A degree of delegation is needed in any organization, but a dual-role coach's focus is spread too thinly to consistently succeed at both. Rivers and the Clippers didn't find any long-term fits in the draft during his tenure. Van Gundy and Thibodeau were unable to build contenders. Budenholzer's Hawks won 60 games in 2014-15. He was promoted to general manager the following summer, and their wins decreased yearly (48, 43, 24) until he and the team parted ways. 

Also important in a front office is a diversity of opinion. Given everything a coach needs to deal with over the course of a season, a separate general manager has the room to seek additional perspective from both inside and outside the organization.

"The Spurs do it" isn't an acceptable answer. Popovich has Buford, who is among the best in the business. If Scott Layden was tasked in the Buford role as Thibodeau's general manager, the duo's track record is not impressive.

SAN ANTONIO,TX - MARCH 17 :  Gregg Popvich head coach of the San Antonio Spurs talks with Tom Thibodeau head coach of the Minnesota Timberwolves at the end of the game at AT&T Center on March 17, 2018  in San Antonio, Texas.  NOTE TO USER: User expressly
Ronald Cortes/Getty Images

Obviously, Thibodeau was let go because owner Glen Taylor wasn't satisfied with his tenure. As coach of the Timberwolves, Thibodeau won 97 games against 107 losses (47.5 percent) with one playoff run: last year's loss in five games to the Houston Rockets.

As president of basketball operations, his record is spotty at best. In 2016, he drafted Kris Dunn fifth overall. To date, Jamal Murray (seventh to the Denver Nuggets) and Domantas Sabonis (11th, currently with the Indiana Pacers) have been more productive. Thibodeau also overpaid Gorgui Dieng with a four-year, $62.8 million contract extension. 

The following year, Thibodeau executed a blockbuster draft-day deal to land Jimmy Butler from the Chicago Bulls, sending Zach LaVine, Dunn and Lauri Markkanen (seventh).

While Minnesota got back the 16th overall pick, it drafted Justin Patton, who couldn't stay healthy and was eventually a throw-in when Thibodeau traded a disgruntled Butler to the Philadelphia 76ers for Robert Covington, Dario Saric and Jerryd Bayless this past November.

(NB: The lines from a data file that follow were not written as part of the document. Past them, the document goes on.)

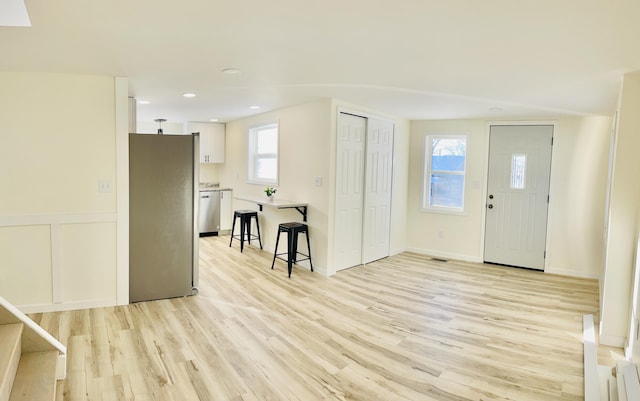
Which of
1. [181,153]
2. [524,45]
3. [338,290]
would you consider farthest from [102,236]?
[524,45]

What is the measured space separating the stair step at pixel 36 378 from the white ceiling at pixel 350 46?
1.96m

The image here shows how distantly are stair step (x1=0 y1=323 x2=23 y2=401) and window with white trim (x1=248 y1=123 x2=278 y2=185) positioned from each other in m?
3.80

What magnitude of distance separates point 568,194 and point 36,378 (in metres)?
5.90

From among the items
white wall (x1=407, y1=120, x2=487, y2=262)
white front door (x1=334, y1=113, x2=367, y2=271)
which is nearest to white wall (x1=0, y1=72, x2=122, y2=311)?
white front door (x1=334, y1=113, x2=367, y2=271)

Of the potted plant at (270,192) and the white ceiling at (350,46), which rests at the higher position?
the white ceiling at (350,46)

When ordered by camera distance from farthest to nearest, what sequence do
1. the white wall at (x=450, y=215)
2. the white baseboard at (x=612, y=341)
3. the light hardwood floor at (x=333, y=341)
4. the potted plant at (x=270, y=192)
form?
the white wall at (x=450, y=215), the potted plant at (x=270, y=192), the white baseboard at (x=612, y=341), the light hardwood floor at (x=333, y=341)

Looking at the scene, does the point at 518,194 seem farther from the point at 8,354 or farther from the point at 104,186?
the point at 8,354

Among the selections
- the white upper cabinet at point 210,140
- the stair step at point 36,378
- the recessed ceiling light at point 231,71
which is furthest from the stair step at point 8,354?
the white upper cabinet at point 210,140

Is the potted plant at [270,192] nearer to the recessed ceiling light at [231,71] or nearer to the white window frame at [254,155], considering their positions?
the white window frame at [254,155]

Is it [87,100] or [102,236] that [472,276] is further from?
[87,100]

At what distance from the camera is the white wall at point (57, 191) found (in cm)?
330

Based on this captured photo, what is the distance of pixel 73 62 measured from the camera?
300cm

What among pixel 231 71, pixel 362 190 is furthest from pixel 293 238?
pixel 231 71

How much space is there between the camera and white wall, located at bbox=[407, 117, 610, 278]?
4.98 m
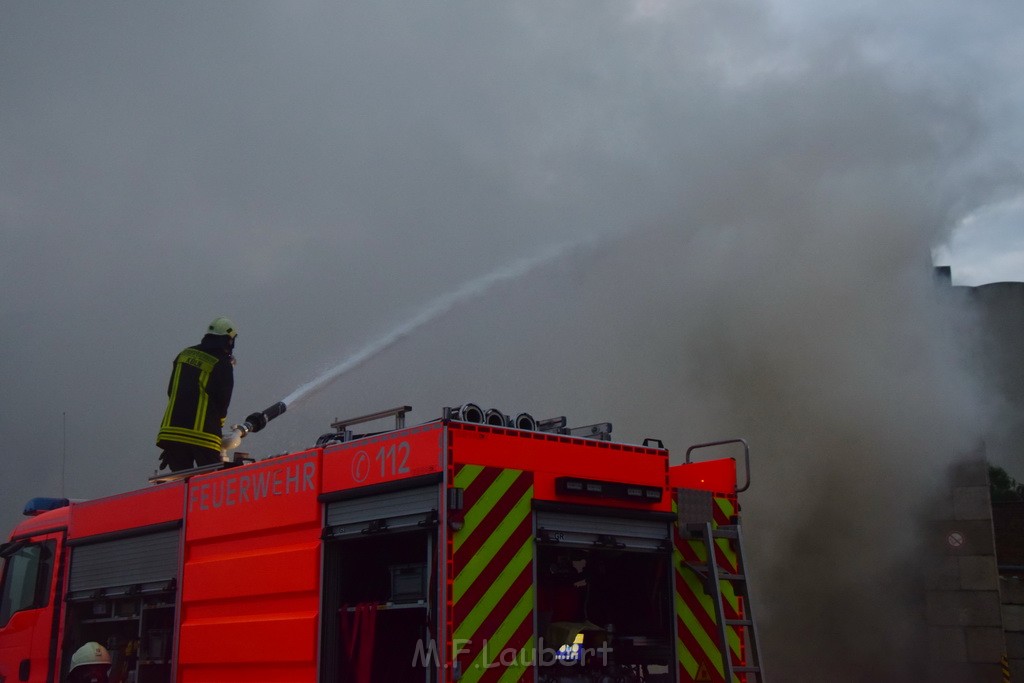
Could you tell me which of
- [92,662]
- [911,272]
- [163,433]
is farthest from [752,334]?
[92,662]

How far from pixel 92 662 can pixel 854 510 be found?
1117 centimetres

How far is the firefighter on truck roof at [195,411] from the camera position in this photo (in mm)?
8805

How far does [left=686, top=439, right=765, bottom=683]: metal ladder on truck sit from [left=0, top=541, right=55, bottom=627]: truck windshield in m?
5.45

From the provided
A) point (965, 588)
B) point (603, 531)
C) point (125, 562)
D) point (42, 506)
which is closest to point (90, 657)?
point (125, 562)

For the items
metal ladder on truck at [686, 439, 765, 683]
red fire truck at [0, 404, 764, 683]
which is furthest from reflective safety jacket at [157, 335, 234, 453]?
metal ladder on truck at [686, 439, 765, 683]

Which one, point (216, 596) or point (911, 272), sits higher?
point (911, 272)

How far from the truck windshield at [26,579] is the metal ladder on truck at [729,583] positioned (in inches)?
215

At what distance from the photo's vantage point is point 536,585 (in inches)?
237

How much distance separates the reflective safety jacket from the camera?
347 inches

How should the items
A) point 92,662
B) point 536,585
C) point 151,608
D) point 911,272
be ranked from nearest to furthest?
point 92,662, point 536,585, point 151,608, point 911,272

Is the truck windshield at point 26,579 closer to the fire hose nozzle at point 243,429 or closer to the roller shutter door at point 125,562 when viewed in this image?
the roller shutter door at point 125,562

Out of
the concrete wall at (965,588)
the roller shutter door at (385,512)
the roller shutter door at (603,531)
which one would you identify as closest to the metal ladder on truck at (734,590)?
the roller shutter door at (603,531)

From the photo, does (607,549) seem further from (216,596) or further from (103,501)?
(103,501)

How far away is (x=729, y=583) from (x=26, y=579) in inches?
233
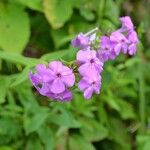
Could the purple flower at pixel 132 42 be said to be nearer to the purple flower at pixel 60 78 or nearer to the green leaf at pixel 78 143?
the purple flower at pixel 60 78

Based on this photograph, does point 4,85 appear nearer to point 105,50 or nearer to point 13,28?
point 105,50

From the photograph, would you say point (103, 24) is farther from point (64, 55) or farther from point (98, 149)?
point (64, 55)

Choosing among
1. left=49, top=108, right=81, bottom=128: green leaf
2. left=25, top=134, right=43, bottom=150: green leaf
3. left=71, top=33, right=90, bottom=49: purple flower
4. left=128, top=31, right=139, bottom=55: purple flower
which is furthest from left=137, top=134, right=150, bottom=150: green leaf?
left=71, top=33, right=90, bottom=49: purple flower

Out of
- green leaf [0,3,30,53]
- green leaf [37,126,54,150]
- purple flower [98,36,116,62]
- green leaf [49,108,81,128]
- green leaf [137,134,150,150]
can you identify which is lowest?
green leaf [137,134,150,150]

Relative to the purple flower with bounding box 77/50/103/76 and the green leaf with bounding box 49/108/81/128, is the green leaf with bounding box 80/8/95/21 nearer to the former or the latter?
the green leaf with bounding box 49/108/81/128

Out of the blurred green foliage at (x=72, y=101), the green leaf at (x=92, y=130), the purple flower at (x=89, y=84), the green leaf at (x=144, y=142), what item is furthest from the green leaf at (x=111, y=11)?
the purple flower at (x=89, y=84)
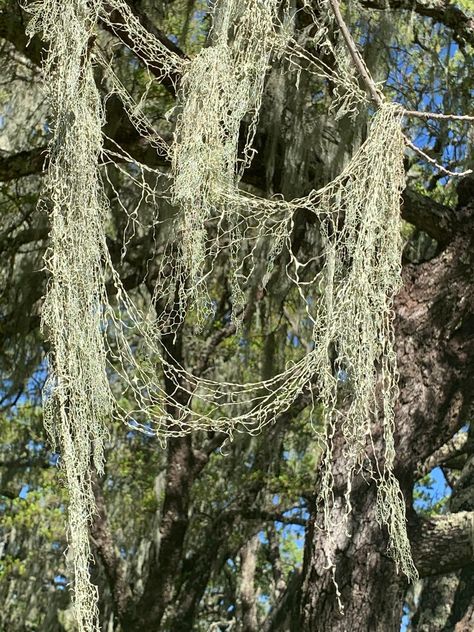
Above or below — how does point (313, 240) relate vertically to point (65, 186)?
above

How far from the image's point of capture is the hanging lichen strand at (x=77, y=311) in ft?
7.28

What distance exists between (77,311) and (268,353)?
2547mm

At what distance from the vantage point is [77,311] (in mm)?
2262

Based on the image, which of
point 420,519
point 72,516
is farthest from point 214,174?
point 420,519

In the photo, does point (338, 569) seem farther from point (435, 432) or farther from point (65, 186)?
point (65, 186)

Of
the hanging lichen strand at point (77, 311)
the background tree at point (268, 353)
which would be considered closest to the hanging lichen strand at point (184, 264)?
the hanging lichen strand at point (77, 311)

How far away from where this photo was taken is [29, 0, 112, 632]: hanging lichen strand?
2219mm

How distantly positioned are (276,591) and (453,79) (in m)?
5.14

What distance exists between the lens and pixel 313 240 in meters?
4.40

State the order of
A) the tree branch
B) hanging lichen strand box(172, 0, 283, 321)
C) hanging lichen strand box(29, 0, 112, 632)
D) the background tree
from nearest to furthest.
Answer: hanging lichen strand box(29, 0, 112, 632)
hanging lichen strand box(172, 0, 283, 321)
the background tree
the tree branch

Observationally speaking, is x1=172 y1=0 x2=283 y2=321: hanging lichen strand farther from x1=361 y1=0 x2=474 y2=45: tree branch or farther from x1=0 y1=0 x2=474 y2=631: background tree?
x1=361 y1=0 x2=474 y2=45: tree branch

In simple terms, he traded LaVine, Dunn and the seventh pick in 2017 for one short playoff appearance, a fractured locker room and in the end, Covington and Saric.

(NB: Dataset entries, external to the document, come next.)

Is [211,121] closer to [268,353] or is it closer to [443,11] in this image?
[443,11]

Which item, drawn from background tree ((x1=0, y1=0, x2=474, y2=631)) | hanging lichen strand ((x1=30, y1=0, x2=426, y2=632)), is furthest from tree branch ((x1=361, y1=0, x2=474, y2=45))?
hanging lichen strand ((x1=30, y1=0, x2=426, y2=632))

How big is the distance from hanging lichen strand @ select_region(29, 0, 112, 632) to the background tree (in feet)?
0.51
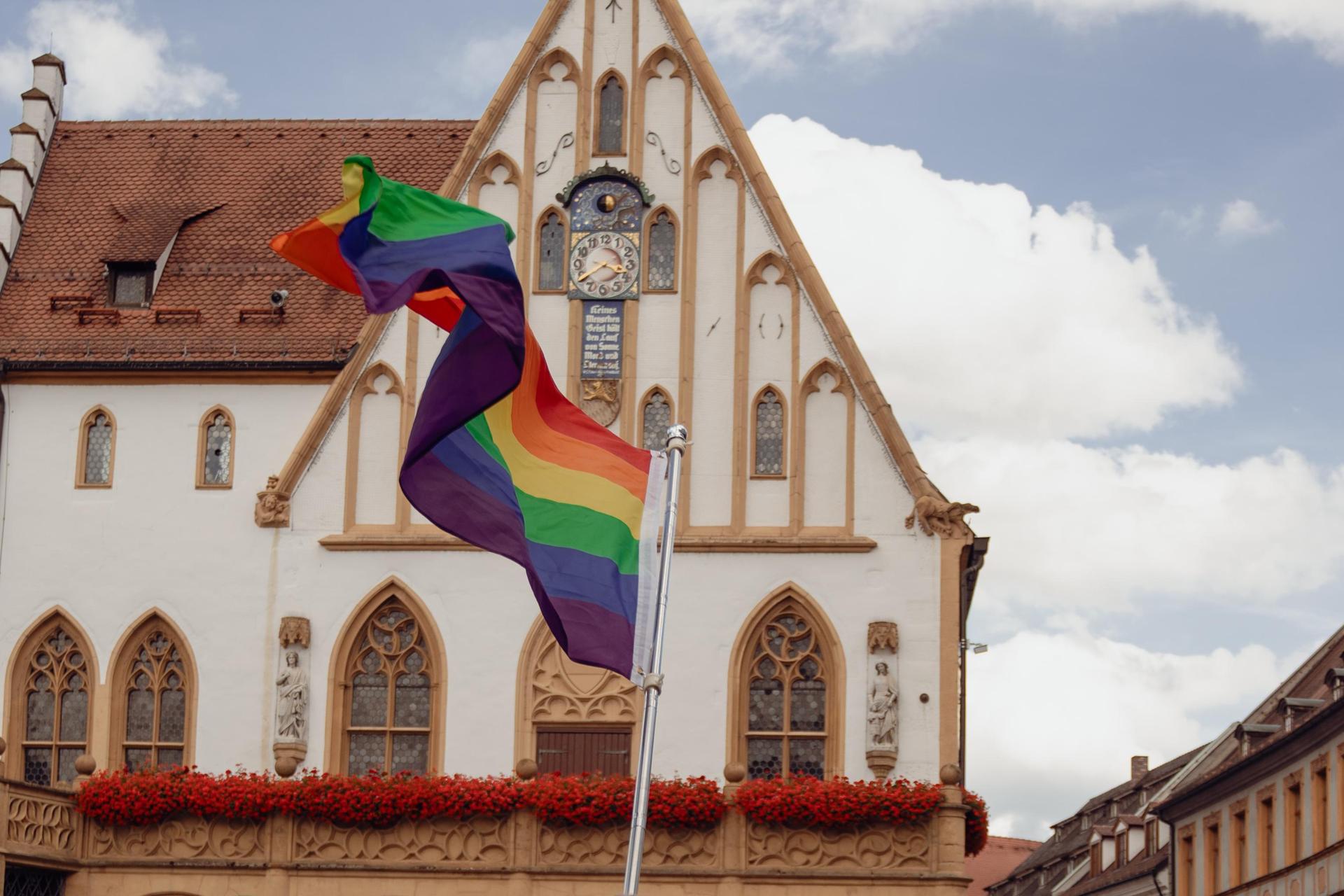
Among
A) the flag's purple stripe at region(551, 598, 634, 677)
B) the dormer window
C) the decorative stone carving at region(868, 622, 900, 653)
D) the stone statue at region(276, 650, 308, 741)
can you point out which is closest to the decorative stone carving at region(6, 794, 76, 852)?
the stone statue at region(276, 650, 308, 741)

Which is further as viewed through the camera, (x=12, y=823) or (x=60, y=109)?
(x=60, y=109)

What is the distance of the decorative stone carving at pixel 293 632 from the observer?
3694 cm

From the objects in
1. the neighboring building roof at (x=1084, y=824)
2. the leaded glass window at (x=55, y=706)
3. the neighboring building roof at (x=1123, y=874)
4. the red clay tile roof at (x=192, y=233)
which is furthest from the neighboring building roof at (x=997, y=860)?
the leaded glass window at (x=55, y=706)

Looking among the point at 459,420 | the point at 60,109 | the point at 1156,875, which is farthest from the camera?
the point at 1156,875

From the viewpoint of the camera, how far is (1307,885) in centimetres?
4956

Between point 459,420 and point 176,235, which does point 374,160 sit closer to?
point 176,235

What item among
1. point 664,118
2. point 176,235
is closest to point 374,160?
point 176,235

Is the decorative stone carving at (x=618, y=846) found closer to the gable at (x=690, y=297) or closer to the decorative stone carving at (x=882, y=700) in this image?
the decorative stone carving at (x=882, y=700)

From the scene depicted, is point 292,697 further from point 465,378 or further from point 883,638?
point 465,378

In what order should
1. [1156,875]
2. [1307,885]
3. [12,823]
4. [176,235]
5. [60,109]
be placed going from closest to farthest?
[12,823] → [176,235] → [60,109] → [1307,885] → [1156,875]

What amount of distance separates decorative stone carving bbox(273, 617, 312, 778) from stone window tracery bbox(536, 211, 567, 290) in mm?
6282

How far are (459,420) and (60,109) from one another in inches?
949

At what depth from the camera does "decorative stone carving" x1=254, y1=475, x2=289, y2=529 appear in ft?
123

Other moves included signing veterans like Jeff Teague, Taj Gibson and Jamal Crawford (since departed), and trading Ricky Rubio to the Utah Jazz for a first-rounder, yielding Josh Okogie (20th in 2018). He also gave Andrew Wiggins and Karl-Anthony Towns max extensions, a significant investment in two young players who have yet to show they can win together consistently.

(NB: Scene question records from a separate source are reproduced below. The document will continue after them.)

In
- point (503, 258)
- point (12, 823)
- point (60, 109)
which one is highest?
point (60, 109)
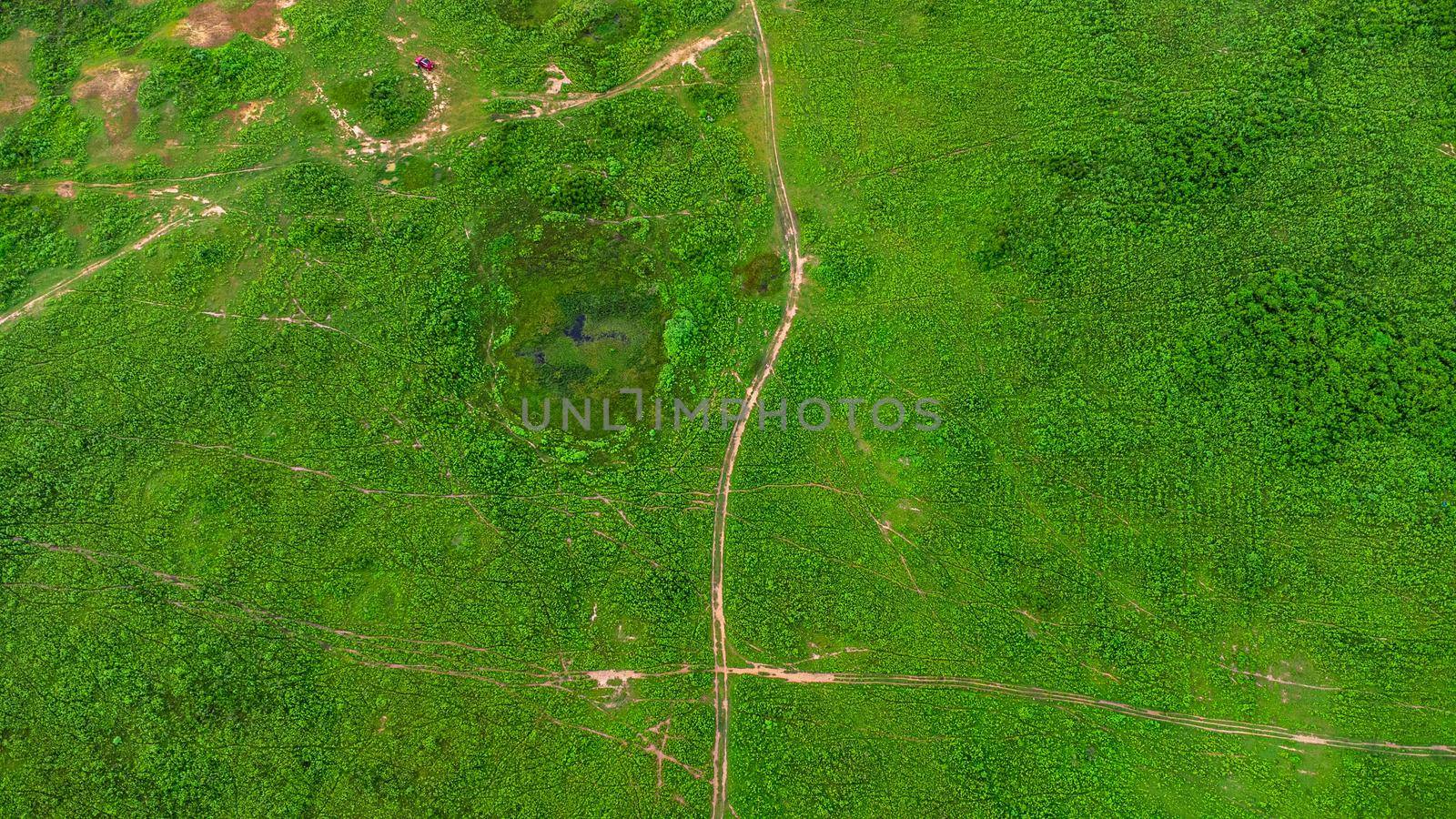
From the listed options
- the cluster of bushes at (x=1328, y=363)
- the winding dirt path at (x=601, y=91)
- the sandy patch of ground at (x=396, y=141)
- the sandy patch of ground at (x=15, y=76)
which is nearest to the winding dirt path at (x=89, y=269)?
the sandy patch of ground at (x=396, y=141)

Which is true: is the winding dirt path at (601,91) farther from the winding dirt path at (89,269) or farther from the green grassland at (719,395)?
the winding dirt path at (89,269)

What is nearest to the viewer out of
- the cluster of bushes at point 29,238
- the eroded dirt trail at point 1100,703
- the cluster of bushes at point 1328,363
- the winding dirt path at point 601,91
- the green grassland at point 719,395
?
the eroded dirt trail at point 1100,703

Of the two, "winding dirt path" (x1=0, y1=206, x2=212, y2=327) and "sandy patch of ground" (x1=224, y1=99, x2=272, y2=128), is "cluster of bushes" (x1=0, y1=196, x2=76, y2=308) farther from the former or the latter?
"sandy patch of ground" (x1=224, y1=99, x2=272, y2=128)

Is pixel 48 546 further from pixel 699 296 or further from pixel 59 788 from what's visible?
pixel 699 296

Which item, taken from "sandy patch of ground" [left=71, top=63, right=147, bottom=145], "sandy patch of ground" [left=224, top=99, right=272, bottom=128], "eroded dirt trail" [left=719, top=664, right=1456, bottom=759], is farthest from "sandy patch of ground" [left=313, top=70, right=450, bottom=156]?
"eroded dirt trail" [left=719, top=664, right=1456, bottom=759]

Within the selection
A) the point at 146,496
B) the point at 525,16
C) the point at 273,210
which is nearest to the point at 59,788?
the point at 146,496

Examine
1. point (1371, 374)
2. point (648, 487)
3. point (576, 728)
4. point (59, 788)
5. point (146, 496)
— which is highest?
point (1371, 374)

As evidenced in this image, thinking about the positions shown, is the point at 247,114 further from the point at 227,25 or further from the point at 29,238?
the point at 29,238
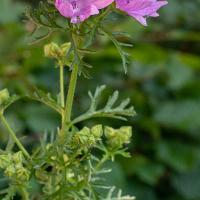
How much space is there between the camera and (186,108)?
2865 millimetres

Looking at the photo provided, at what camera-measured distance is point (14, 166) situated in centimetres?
108

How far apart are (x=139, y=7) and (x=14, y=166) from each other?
1.03ft

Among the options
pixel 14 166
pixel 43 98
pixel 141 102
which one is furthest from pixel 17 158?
pixel 141 102

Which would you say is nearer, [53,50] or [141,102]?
[53,50]

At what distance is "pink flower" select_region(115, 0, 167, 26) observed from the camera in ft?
3.27

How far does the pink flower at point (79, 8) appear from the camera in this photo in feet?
3.21

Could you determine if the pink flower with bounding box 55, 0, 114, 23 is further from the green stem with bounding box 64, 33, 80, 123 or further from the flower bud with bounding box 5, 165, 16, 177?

Ultimately, the failed Butler experiment signaled the end of Thibodeau's time in Minnesota.

"They gave him 40 games it seems," an executive said of Thibodeau and the Timberwolves. Even though the team still has a shot to make the playoffs, just 2.5 games behind the eighth-place Los Angeles Lakers (22-19), they'll have to make their run with interim coach Ryan Saunders.

Thibodeau is well-respected as one of the better defensive coaches in the league, even if that was never quite the forte of the young Timberwolves. He'll eventually get a chance to run another team from the bench, but not in the front office, and certainly not simultaneously.